Le condizioni proposte, o meglio, imposte dal referendum del 13 e 14 gennaio sono indubbiamente lesive dei diritti dei lavoratori. Tuttavia non è da escludere la possibilità, peraltro molto ventilata, che vinca il fronte del sì. Il sindacato, data la delicatezza del tema, non ha fornito indicazioni sulla scelta da prendere, incentrando la polemica sulla natura ricattatoria, e quindi contraddittoria, del referendum. Perché, nel caso in cui l’accordo venisse rifiutato, lo stabilimento verrebbe chiuso. Come può la Fiom, l’ala più intransigente dei sindacati degli operai, consigliare i dipendenti di votare no, col rischio reale di perdere il posto di lavoro? Ma la messinscena di Mirafiori ha ben tre protagonisti, dove ognuno fa la sua parte: i sindacati, Marchionne, e il governo.
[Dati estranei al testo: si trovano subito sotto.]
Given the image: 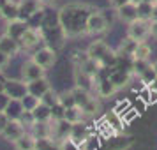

I primi sono diventati l’ombra di se stessi, dimenticando negli anni la loro stessa ragione di vita e assumendo lentamente la fisionomia di partito più che di associazioni sindacali. Risulta assolutamente inaccettabile che molti dei sindacati, che dovrebbero tutelare i diritti e gli interessi dei lavoratori, non abbiano condannato le modalità con cui si è voluto imporre il referendum agli operai di Mirafiori. Nell’Italia operaia, dove i dirigenti aziendali indossano il maglioncino e i segretari sindacali le giacche e le cravatte, solo la Fiom e, in seguito, la Cgil sono rimasti fedeli alla loro natura. Tuttavia, la parte del cattivo viene recitata da Marchionne, che con il suo “o ti mangi la minestra o ti butti dalla finestra” viene additato come il principale responsabile delle polemiche. È il caso tuttavia di spogliarsi del saio da monaci perbenisti che ci siamo abituati a indossare, indicando lui come il malfattore per il ruolo che ricopre. Marchionne, per quanto possa essere cattivo, è un imprenditore, non un benefattore. L’unico suo interesse è trarre guadagni dalla sua azienda, senza essere tenuto a coniugare politiche aziendali più attente ai bisogni dei lavoratori insieme alla necessità di aumentare l’entrate della Fiat. Non c’è da restare sorpresi: questo andazzo risale a parecchi anni fa, con la gestione dell’Avvocato Agnelli e anche prima. Finita l’era di Mamma Fiat, fu l’Avvocato a improntare la politica aziendale sul mero accatto, pronto a vendersi alla classe governativa di turno in uno scambio di favori e interessi che favorissero la classe dirigente politica e economica, e i cui mali sono stati pagati poi dal settore pubblico. Non è perciò necessario fingere di essersi svegliati oggi. La situazione è questa da molto tempo, basti vedere in quali condizioni di sfrenato affarismo clientelare è nato il progetto dell’Alfasud. I cattivi allora sono quei politici che hanno approfittato dell’imbarbarimento nella gestione della Fiat. Dare tutta la colpa a Marchionne significherebbe invece buttarla sulla mutanda. Il declino della Fiat e il declino dell’Italia viaggiano sullo stesso binario, e l’unica possibilità di risalita sta nel ristabilire gli equilibri tra classe politica e classe economia. Ovvero, che i segretari sindacali ritornino a indossare maglioni e i dirigenti i completi eleganti.